March 12, 2007

Will Writing About Women's Privacy on the Web Haunt Journalists' Careers?

There's a growing constellation of stories the unintended impact of the Internet on privacy, particularly relating to employment, particularly relating to women. The Washington Post had a story last week about AutoAdmit, a law school discussion board that evidently is having a negative impact on the hiring prospects of law students who are gossipped about there. Lindsay Beyerstein and Jill at Feministe talk about it; Jill was slimed on the board also.

Melissa Gira at Sexerati pointed us last month to Emily Nussbaum's article in New York Magazine, "Say Everything," about how youth participation in as MySpace, FaceBook, Flickr, and other Internet social networking phenomena are changing their understandings of the meaning of privacy. The link has been sitting around in my to-be-blogged queue, to the point where Xeni Jardin picked it up for Boing Boing last Friday, so that means I better blog it quickly, if I do at all, because its hip factor has started to decay exponentially.

Laurie Edison and Debbie Notkin are in dialogue with Susannah Breslin about The New York Times Magazine's exposé sober examination of college sex magazines like Boink and H Bomb.
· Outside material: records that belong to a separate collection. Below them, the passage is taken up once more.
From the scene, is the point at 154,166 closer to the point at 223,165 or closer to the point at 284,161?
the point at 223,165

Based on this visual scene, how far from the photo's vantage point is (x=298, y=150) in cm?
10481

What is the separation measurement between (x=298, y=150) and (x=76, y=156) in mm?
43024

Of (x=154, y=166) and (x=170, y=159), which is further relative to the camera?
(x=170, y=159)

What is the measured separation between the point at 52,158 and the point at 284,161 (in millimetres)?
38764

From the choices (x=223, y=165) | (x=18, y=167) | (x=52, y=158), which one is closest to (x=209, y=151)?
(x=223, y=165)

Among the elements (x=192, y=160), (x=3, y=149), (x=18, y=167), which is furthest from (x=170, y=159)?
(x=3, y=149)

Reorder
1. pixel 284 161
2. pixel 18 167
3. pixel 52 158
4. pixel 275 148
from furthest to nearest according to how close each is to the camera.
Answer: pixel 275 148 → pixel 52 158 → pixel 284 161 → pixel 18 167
To be sure, these college sex magazines appear to be more printed presences than Internet ones; but something about the discussion seems to me to fit in.

And today's San Francisco Chronicle warns young ladies of the Web 2.0 generation that those sexy photos on the Web "could plague women in years ahead." The article leads out with the story of Y.M. Chang, participating in CollegeHumor.com's America's Hottest College Girl competion at the same time she is interviewing for engineering jobs after graduation. A male friend submitted Chang's picture, and she discovered only later that she was a finalist competing for $10,000.
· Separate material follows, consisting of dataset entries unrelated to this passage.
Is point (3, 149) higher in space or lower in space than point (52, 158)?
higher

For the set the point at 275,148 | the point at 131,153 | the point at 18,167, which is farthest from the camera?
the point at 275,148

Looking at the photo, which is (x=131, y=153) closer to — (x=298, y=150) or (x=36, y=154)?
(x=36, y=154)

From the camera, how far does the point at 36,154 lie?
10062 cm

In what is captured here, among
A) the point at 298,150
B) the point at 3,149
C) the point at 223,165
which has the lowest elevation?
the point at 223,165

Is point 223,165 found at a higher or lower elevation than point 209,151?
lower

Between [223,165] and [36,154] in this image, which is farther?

Why are all these articles focusing on women? It could be because of the naughty picture angle – there are many more naughty pictures of women than of men, and our culture doesn't regard barechested men anywhere near so sexually as it does barechested women. Men don't get slut-shamed the way women do.

I predict, though, that in 2008 there will be more than one race for national office in which the Internet activity of one of the candidates will become an issue. It might be blogging, it might be something on MySpace, or perhaps some pol's pseudonymous account on Alt.com will be outed.